DATASET
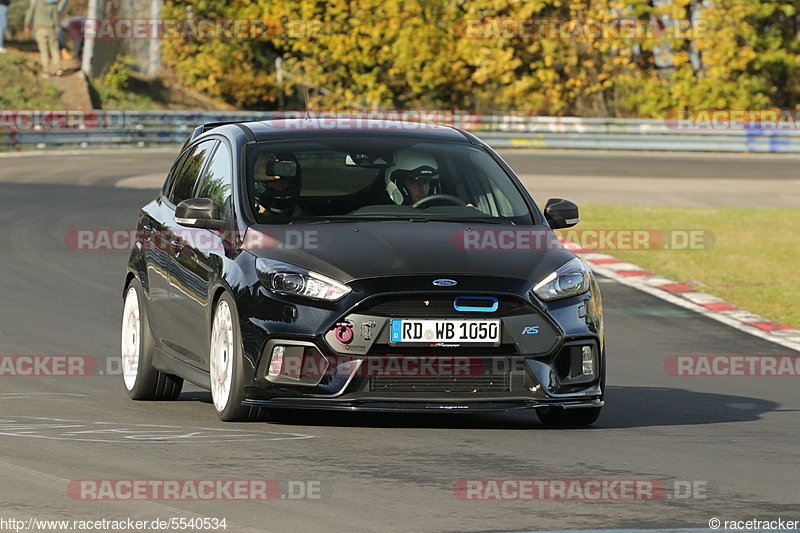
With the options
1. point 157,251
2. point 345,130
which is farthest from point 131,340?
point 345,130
--
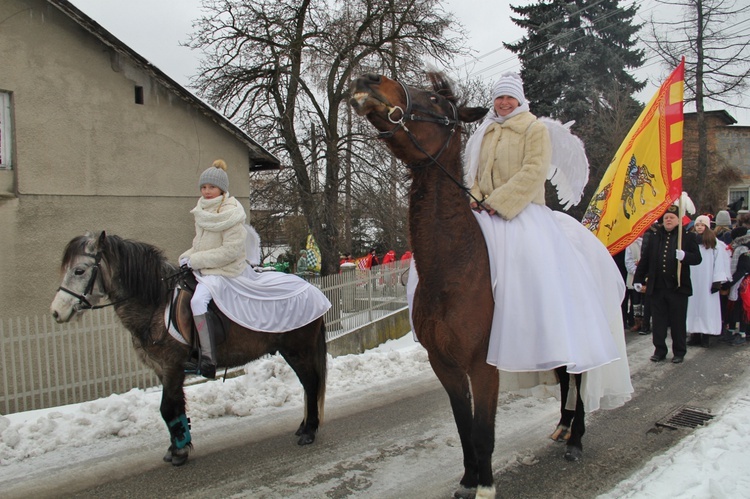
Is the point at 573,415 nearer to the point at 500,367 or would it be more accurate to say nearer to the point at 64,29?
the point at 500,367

DESCRIPTION OF THE TASK
Identify every line in the rows above that contains the string "point", and copy each one in full. Treat case as significant.

COMPLETED EXERCISE
1. point 157,251
2. point 345,130
which is farthest from point 131,340?
point 345,130
Is the point at 573,415 nearer to the point at 500,367 or would it be more accurate to say nearer to the point at 64,29?
the point at 500,367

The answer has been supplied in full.